ルーシー 「私はまだ26だし、正直言ってまだ彼と結婚
     するというほど気持ちが固まってないんです。」

陳さん  「まあ、留学したらあっちで新しい出会いが
          あるかもしれないしね」


ルーシー 「だけど、彼とは本当に別れたくないと思う。
      でも今留学しなかったらもうチャンスがない
      んじゃないかと思うと、やっぱり行くべきかな
          とも思うし...本当にどうしたらいいか分から
      なくて悩んでるんです」

管理人   「別に留学したかったら後からでもいいんじゃ
         
ないの?」

陳さん   「そうだよ。
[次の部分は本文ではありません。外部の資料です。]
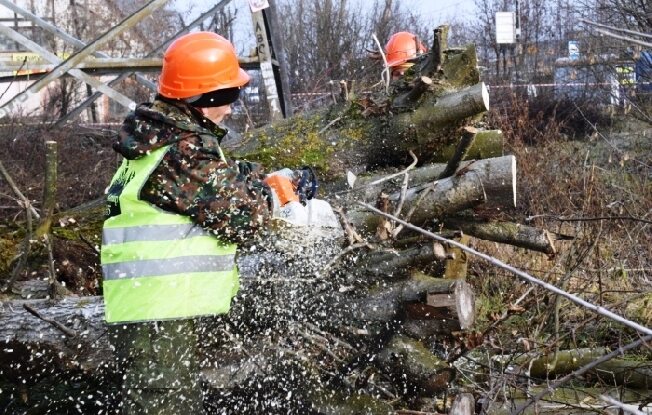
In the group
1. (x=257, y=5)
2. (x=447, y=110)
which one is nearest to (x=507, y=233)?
(x=447, y=110)

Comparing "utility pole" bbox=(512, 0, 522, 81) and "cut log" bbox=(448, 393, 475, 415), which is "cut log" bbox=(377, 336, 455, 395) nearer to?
"cut log" bbox=(448, 393, 475, 415)

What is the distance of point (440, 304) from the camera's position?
12.0 ft

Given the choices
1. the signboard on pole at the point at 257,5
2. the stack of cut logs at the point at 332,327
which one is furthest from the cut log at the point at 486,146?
the signboard on pole at the point at 257,5

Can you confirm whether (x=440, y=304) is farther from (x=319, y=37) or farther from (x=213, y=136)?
(x=319, y=37)

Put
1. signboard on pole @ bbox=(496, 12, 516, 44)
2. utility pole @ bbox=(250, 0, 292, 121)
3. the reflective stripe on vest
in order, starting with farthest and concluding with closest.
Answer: signboard on pole @ bbox=(496, 12, 516, 44), utility pole @ bbox=(250, 0, 292, 121), the reflective stripe on vest

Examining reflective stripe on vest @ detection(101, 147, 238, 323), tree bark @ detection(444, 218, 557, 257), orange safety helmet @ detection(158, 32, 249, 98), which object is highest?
orange safety helmet @ detection(158, 32, 249, 98)

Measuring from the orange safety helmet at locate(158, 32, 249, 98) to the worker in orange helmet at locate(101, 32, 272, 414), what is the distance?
2cm

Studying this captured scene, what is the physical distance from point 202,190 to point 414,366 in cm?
137

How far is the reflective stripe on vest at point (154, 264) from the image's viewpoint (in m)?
3.23

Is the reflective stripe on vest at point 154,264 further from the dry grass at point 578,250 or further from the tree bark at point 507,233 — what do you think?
the tree bark at point 507,233

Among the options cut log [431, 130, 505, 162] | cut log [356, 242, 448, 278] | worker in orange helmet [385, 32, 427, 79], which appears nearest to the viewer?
cut log [356, 242, 448, 278]

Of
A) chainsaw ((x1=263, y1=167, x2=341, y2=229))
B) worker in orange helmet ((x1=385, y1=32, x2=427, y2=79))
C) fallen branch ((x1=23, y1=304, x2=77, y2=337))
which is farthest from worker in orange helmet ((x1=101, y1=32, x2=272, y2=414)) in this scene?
worker in orange helmet ((x1=385, y1=32, x2=427, y2=79))

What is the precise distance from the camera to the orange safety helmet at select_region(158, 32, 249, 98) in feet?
11.4

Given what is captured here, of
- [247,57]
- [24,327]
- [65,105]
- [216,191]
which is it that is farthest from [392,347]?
[65,105]
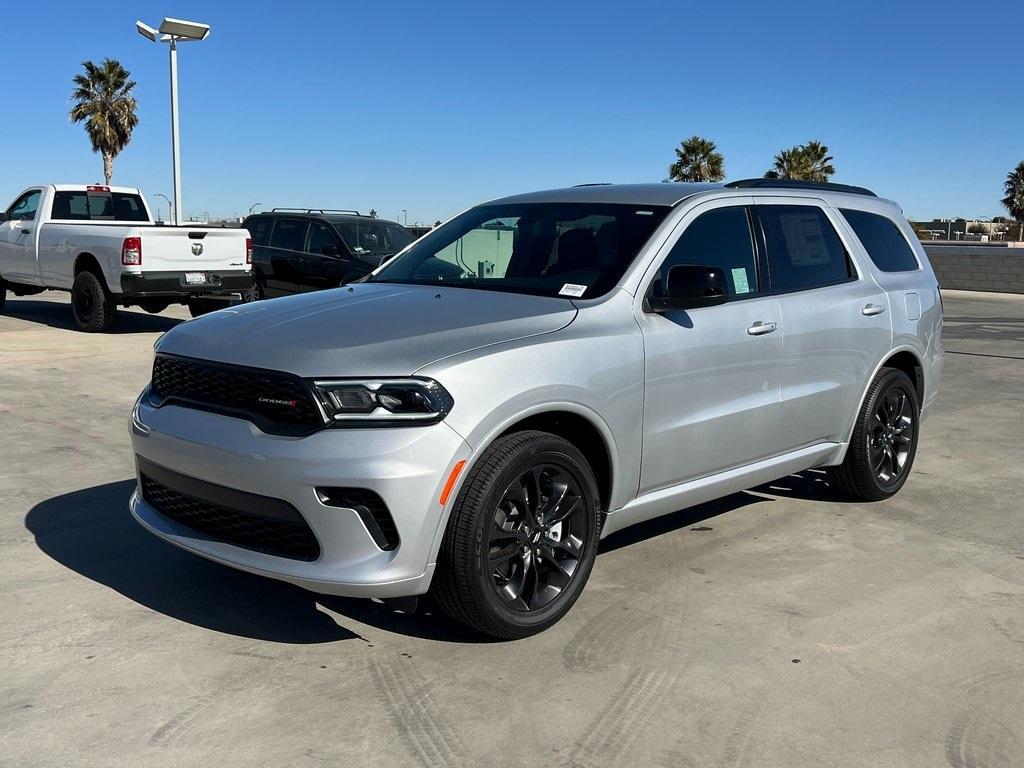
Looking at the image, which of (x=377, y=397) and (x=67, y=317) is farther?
(x=67, y=317)

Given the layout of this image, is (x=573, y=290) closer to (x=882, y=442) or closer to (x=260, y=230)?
(x=882, y=442)

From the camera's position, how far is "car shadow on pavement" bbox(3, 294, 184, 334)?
14.6 metres

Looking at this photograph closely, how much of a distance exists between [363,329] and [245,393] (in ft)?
1.63

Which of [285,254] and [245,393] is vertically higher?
[285,254]

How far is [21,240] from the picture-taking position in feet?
49.6

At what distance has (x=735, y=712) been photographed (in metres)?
3.45

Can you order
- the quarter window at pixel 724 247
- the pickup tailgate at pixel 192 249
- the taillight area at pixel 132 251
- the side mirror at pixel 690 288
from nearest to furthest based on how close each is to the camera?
the side mirror at pixel 690 288 → the quarter window at pixel 724 247 → the taillight area at pixel 132 251 → the pickup tailgate at pixel 192 249

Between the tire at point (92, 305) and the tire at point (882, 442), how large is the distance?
1040cm

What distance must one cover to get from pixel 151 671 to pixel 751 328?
3004 millimetres

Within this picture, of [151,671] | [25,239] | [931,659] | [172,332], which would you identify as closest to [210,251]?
[25,239]

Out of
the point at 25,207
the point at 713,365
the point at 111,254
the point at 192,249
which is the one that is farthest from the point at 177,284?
the point at 713,365

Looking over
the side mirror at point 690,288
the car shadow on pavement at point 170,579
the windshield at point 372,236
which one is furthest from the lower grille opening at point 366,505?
the windshield at point 372,236

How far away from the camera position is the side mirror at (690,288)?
437 cm

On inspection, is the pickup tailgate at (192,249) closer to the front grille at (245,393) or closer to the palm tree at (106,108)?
the front grille at (245,393)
留学するより彼が会社を立ち上げる
           のを手伝う方が学ぶところは多いけどな」

自分がすでに海外留学済みで、留学が多くの中国人が想像
するほどには得るところが多くないことをよく知っている、
陳さんらしい発言である。

ルーシー「彼と結婚するって決まってればそれでもいいけど、
          もし結婚できなかった場合、後で生活に困ること
          になるかもしれない。
      留学すれば、少なくとも自分を養っていくことは
          できるようになると思うし...。
        
          でも、正直言うと留学するって考えても全然ワク
          ワクしなくて、不安ばっかりなんです。生まれて
          このかたずっと両親と一緒で一人暮らしすらした
          がないから」


ルーシーの悩みは一見日本人の我々と共通のようで、
やはり中国人特有の部分がある。

つまり、彼女は海外生活や学業自体に興味があって留学
したいのではなく、なく、純粋に将来のキャリア
(=生活の安定)のために行こうとしている。自国に
いるのが比較的に安全策である日本人とはそもそも
前提が異なる


「日本の社会福祉システムはどう?」というのは
中国人に大変よく聞かれる質問である。逆をかえせば
中国人は自国の社会福祉が不安なので、他国の事情に
興味シンシンなのだ。


「将来が不安」というキーワードから切ると中国人の
行動パターンがよく理解できることが多い。

とにかく出国したがるのも、有名大学に入るための受験
戦争が激烈なのも、会社や仕事内容に見切りをつけたら
躊躇なく転職するのも皆、
原因はここにある。


ルーシーの場合は生活の安定が彼との結婚によって保障
されるのであればそれでもいいのだが、現在のところ
そうなる可能性が100%ではないので、せっかく掴んだ
留学のチャンスは捨てがたい。しかし、彼のことは好き
なのでどうしたらいいか分からない、ということなのだ。

 

しかし、最後は高校の同級生と結婚して大変幸せな結婚
生活を送っている陳さんの一言が効いた。


「これぞ、と思う男性に出会うチャンスは本当に少ないよ。
だから出会えたらそのチャンスを逃したらダメ」

ついでに管理人のダメ押し。

これぞ、と思わなくても男性に知り合う機会自体、
そんなにないよ
」(泣)


食事を終えて帰るとき、ルーシーはやってきたときの
沈みこんだ様子とは打って変わって晴れ晴れとした
顔をしていた。

「今日から早速、会社が終わったあとは彼の仕事を
手伝うことにします。今日は本当に収穫が多かったです。
ありがとうございました。」


後日、陳さんからルーシーが留学に行くのをやめたと
聞いた。

正直な感想を言えば、管理人はこれを聞いてうれしく
思った。



次回は中国国内のネット&遠距離恋愛の話!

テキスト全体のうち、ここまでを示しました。